Dog was officer’s trusty companion for 13 years

Black lab was able to sniff out narcotics during searches

BY CHRIS MURINO Staff Writer

FILE PHOTO Sayreville Detective Joseph Wolski and Cody visit Sayreville's Arleth Elementary School in February 2005 when the black Labrador was still working with the police. FILE PHOTO Sayreville Detective Joseph Wolski and Cody visit Sayreville’s Arleth Elementary School in February 2005 when the black Labrador was still working with the police. SAYREVILLE — For almost 13 years, Detective Joe Wolski had a four-legged partner on the police force.

Cody, a black Labrador who could detect drugs, was that partner until the pooch retired in May 2007. He died this summer at the age of 14.

Cody started at the Sayreville Police Department in December 1994. He and Wolski embarked on a training program in Union County that took 10 weeks.

“We had a time when we needed a bomb dog,” Wolski said. “The Union County Sheriff ‘s Department said that they could provide the dog and could provide the training. At the time, I was the only one who could [work with Cody]. So, I went through the training.”

The 10-week training program included teaching Cody to detect marijuana, cocaine, crack, heroin and methamphetamines. Later on, Cody was taught to detect Ecstasy, when that drug became popular in the late 1990s.

“His reward would be a rolled-up towel,” Wolski said. “We’d line a towel with drugs and the scent of drugs would go on the towel.”

After this, the officers started hiding dry drugs, without the towel. Cody would find the drugs and anxiously await his reward of a rolled-up towel. When Cody would find the drugs, he would scratch at them. This was his way of indicating that he found narcotics.

“He thinks he’s looking for a towel,” Wolski said. “He wants to play — you have to find one that wants to play. This develops their drive.”

Wolski said that a good drug-detection dog is a playful one. Finding a dog that likes to tug on rolled-up towels is also important, he said. Some dogs like to play with tennis balls, but that would not help a drug-detection dog because it is easier to train them with towels.

For Cody, life was all about having fun.

“Hunting dogs want to hunt and narcotics dogs want to find drugs,” Wolski said.

Cody and Wolski did about 30 or 40 jobs a year, adding up to hundreds over the course of their time together.

Cody’s first job was a notable one, working with police who were executing a search warrant at a house.

“He had to search three different floors,” Wolski said. “There were a lot of different drugs involved at the time. We only had a warrant for one person, but there were other people in the house, and he ended up finding marijuana, cocaine and heroin. He hit 11 different places and every different place had narcotics. There was a pound of marijuana in the mattress.”

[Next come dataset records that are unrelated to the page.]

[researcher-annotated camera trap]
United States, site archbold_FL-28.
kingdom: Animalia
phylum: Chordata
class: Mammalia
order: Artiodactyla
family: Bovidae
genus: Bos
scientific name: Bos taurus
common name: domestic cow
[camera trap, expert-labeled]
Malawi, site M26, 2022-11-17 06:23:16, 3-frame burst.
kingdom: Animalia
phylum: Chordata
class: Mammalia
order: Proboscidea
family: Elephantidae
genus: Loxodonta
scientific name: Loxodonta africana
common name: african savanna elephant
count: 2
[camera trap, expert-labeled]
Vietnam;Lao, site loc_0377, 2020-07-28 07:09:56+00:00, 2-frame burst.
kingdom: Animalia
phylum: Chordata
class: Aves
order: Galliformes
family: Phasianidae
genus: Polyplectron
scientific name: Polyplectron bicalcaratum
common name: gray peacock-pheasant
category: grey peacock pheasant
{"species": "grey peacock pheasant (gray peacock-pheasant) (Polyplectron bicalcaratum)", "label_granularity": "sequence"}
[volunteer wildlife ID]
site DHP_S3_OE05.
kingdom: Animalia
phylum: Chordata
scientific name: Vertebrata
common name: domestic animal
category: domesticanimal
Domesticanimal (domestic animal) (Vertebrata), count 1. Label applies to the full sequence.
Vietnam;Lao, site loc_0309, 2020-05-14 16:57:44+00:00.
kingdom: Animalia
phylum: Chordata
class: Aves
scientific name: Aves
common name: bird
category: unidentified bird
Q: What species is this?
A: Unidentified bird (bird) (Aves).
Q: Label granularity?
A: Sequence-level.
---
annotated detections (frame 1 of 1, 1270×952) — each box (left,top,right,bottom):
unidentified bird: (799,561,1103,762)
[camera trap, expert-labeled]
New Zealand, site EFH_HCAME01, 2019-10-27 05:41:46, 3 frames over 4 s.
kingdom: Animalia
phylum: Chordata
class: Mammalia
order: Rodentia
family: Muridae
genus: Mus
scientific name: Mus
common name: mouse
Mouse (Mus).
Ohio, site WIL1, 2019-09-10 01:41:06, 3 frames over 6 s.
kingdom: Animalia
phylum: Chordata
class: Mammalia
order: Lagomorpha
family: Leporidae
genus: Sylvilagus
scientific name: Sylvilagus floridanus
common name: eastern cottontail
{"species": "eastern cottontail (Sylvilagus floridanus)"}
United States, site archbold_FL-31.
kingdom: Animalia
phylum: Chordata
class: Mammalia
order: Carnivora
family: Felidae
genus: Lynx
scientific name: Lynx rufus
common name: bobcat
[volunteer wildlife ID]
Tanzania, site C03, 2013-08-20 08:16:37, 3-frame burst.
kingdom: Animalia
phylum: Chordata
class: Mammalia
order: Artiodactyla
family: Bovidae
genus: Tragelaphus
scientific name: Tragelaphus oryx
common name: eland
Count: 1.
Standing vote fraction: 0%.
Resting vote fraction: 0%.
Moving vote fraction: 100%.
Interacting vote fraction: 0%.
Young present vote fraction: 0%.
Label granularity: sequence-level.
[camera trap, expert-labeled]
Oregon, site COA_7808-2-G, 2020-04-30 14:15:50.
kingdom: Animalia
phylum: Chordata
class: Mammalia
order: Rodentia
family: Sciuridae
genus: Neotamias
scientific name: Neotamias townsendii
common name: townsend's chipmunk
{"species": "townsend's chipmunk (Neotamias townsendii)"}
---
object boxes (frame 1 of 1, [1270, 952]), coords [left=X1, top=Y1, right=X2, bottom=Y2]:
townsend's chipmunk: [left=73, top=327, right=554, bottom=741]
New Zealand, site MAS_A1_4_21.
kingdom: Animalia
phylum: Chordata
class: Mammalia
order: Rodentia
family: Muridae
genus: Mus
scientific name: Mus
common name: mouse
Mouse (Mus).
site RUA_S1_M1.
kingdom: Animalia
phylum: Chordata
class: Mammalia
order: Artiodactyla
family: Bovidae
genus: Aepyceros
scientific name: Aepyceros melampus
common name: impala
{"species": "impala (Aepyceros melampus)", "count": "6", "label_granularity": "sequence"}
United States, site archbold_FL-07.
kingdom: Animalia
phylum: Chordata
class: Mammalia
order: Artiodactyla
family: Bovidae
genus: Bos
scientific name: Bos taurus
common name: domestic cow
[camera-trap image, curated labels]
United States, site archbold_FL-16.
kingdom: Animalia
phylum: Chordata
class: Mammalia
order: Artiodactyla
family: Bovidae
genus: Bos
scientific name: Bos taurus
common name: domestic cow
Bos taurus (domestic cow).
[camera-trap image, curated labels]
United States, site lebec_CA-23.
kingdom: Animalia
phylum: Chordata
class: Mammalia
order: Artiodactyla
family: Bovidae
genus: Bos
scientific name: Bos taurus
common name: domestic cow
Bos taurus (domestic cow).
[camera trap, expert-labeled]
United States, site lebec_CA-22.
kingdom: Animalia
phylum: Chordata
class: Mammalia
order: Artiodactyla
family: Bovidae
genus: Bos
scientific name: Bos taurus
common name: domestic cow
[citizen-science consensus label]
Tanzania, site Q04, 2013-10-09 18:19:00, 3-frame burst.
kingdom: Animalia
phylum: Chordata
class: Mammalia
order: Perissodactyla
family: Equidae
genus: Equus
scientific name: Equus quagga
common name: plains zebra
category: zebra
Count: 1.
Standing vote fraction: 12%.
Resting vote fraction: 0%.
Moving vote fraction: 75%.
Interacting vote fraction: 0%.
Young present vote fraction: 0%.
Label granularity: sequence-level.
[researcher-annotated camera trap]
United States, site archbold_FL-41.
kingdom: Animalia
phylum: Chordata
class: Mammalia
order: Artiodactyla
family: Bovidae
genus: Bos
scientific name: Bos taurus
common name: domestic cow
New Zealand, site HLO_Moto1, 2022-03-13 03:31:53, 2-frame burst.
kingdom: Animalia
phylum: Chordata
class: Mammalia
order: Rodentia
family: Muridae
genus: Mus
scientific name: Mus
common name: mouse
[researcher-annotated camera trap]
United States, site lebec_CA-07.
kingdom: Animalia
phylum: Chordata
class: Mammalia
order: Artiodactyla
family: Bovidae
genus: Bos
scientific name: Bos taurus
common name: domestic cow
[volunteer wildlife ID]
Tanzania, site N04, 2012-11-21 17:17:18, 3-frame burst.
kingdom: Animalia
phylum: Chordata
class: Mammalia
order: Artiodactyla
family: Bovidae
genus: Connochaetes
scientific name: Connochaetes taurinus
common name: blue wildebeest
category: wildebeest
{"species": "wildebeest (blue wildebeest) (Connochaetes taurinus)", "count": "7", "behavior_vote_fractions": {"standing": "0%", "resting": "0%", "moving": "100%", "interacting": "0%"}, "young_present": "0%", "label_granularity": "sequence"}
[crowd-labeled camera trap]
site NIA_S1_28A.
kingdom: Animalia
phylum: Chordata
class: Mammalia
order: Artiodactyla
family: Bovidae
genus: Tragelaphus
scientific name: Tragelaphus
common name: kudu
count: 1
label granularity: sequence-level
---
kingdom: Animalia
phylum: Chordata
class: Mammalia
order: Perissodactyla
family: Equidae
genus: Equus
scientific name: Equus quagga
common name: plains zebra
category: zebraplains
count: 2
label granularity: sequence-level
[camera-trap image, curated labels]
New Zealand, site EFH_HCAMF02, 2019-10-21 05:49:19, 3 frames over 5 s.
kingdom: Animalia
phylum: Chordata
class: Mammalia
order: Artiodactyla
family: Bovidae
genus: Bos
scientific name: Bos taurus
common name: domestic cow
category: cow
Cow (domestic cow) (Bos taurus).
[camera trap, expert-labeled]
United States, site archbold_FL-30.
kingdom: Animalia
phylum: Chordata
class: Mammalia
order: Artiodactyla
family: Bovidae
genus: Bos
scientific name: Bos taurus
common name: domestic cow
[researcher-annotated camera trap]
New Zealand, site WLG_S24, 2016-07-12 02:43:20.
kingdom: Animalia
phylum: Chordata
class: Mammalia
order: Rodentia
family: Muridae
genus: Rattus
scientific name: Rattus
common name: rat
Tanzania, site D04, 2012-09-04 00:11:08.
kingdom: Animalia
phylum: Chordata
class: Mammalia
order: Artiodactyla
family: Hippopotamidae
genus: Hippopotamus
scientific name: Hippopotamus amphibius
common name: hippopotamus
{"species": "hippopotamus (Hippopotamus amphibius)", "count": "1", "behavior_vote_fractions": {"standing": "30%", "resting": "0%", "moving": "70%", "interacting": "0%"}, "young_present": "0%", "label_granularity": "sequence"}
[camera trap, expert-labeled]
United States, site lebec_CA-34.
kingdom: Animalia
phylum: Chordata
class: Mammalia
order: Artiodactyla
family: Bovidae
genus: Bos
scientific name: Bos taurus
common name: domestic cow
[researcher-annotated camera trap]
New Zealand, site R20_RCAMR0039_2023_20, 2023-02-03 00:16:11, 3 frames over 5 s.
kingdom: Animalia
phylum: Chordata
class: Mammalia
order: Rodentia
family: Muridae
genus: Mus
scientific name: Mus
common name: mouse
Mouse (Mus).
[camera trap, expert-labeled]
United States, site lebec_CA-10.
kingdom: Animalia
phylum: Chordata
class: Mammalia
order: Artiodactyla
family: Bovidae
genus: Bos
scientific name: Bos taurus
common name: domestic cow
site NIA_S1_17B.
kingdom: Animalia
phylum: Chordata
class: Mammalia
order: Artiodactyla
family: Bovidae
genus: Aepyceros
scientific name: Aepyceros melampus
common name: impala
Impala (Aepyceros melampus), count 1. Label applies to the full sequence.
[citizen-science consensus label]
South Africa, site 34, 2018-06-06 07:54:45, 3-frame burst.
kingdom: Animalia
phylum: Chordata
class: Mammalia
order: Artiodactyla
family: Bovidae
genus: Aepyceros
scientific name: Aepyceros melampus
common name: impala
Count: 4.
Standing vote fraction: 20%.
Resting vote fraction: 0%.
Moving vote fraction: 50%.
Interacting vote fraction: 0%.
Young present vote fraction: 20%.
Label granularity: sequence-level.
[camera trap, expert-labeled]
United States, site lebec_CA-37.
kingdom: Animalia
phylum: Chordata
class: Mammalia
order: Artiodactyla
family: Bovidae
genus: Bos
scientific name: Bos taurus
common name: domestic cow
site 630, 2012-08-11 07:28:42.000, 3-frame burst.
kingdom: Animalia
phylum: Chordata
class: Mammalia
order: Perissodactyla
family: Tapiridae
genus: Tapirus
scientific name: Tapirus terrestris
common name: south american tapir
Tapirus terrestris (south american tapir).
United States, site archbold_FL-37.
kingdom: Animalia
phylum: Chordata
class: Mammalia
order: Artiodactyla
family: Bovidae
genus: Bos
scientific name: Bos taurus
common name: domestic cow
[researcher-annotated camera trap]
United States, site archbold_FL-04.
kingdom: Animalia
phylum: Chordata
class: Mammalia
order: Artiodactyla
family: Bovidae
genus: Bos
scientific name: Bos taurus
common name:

One memorable search came when the state police called the borough unit out to search a tractor-trailer. It was transporting a shipment of flowers from Colombia to Miami and then to New Jersey. Georgia state troopers had stopped the truck, and one of their dogs had smelled something. They then let the truck make its way to New Jersey, where police intercepted it. Cody then made a hit on the rear of the tractor, the same exact spot that the dog in Georgia made a hit. Wolski did not know anything about this other

dog’s hit until afterward.

“They never found anything, as far as I know,” Wolski said. “There was fresh welding in the truck. You tend to believe your dog, but nothing really turned out after it.”

Cody would often do search warrants at residences, locker searches at high schools, and was even a Sayreville Willabee mascot and DARE mascot, advising students to avoid drugs and alcohol.

“We’d do demonstrations for DARE, for the prosecutor’s office,” Wolski said.

In terms of search warrants, Cody was extremely helpful.

“When a dog hits, you know an area to look,” Wolski said.

Last summer, it came time for Cody to retire after almost 13 years.

“He was just too old,” Wolski said. “It was difficult for him to get in and out of the car.”

Then, this summer, after having four seizures in a 24-hour span, Cody died.

“Word just got around [that he was sick] because people knew him,” Wolski said. “A lot of people just knew the dog. He was around for 13 years.”

Throughout the years, Wolski became attached to Cody.

“It would be weird if I didn’t get attached to him,” Wolski said. “It was weird if I didn’t put him in the car in the morning.”

Wolski’s favorite part was just having Cody in the car with him.

“Just having the dog with you, riding around in the car,” Wolski said. “Doing demonstrations and seeing the kids react to him. They loved the dog.”

Wolski has not received an answer yet as to whether another narcotics dog will be brought in to replace Cody, but he anticipates budget concerns may not allow for it.